Unaka Springs Was Rustic, Affordable Vacation Destination

Submitted byadmin onSun, 01/27/2019 - 12:10

At the turn of the nineteenth century, residents and tourists had a wide variety of options for spending restful vacation time in the statuesque hills of East Tennessee. They ranged from pricey upscale hotels to affordable rustic lodgings.

In the latter category was Unaka Springs, a natural, peaceful paradise located about 18 miles from Johnson City in Unicoi County, a few miles past Erwin along a mountainous portion of the Nolichucky River. The river was originally named Nolachucky, meaning “Rushing Water”.

In August 1899, The Comet advised vacationers who couldn’t afford a high-priced summer resort but wanted to circumvent a hot city atmosphere to choose Unaka Springs. It was a setting where travelers could keep cool, drink chalybeate water, fish, hunt, boat, hike, mountain climb, swim, dance and consume plenty of scrumptious food.

If the vacationer was seeking relaxation, clean air, good butter, pure milk and fresh fish, Unaka Springs was the place to be. Added benefits included viewing nature in all its glory, listening to soothing rippling river waters and forgetting about life’s displeasures while being surrounded by towering peaks that rise all around you.

Unaka Springs was considered one of the finest mineral springs in the south. Chalybeate water became popular with folks who believed in its health enhancing qualities. A physician from early times gave a unique description of it: “The colic, the melancholy, and the vapours; it made the lean fat, the fat lean; it killed flat worms in the belly; loosened the clammy humours of the body; and dried the over-moist brain.” He further stated in rhyme: “These waters youth in age renew, Strength to the weak and sickly add, Give the pale cheek a rosy hue, And cheerful spirits to the sad."

The springs could be reached by hack (a horse for hire that could be used for riding or driving) easily in half a day. A regular hack line ran from Jonesboro to the hotel. After passing Erwin, the road followed the Nolichucky River the last two miles of the journey. The scenery along the route was more than worth the cost of the trip.

Some people preferred to make the journey by train. A timecard from 1893 shows CC&C Railroad’s “No. 1 Daily” leaving Johnson City’s Carnegie Depot (Fairview Avenue) at 7:30 a.m.; traveling to Okolona, Fagans, Marbleton, Rose Hill, Unicoi, Erwin; and arriving at Unaka Springs at 8:45 a.m., a journey of an hour and a quarter.

After crossing the river and entering the hotel grounds, guests were completely and wonderfully isolated from the outside world. The pristine river was full of perch, waiting for guests to come and catch them (if they could). Surrounding the hotel were mountains so close that all guests had to do was step off the porch and begin ascending them. The Comet advised people, upon arrival at the quaint hotel, to stop and converse with the landlord, Mr. A.V. Deaderick, a noted photographer who operated his studio there.

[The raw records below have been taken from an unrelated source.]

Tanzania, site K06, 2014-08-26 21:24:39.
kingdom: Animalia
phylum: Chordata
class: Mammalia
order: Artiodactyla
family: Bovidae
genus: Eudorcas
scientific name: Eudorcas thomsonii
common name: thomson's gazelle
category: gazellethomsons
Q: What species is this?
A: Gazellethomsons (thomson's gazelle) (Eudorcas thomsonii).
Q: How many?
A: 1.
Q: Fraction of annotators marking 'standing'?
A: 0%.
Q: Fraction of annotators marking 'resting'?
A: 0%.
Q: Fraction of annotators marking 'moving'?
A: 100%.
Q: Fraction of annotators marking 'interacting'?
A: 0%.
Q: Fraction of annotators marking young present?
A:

James A. Goforth (former Clinchfield Railroad engineer and Erwin historian) noted in his book, Erwin, Tennessee: A Pictorial History (Overmountain Press, 2004) that the hotel was a three-story frame structure with modern plumbing and a full porch along the front. Rental rates were $2/day, $10/week and $30/month. An ad from that era firmly stated, “no consumptives.”

The highlight of the evening was when Uncle “Dot” blew his dinner horn signaling guests that the evening meal was being served. This brought people scampering to the table for a sampling of tasty cuisine. The enterprising Comet was so certain that visitors to Unaka Springs would be satisfied with their trip there that they cleverly agreed to refund the cost of having their newspapers mailed to them while on vacation if they were not happy with the stopover.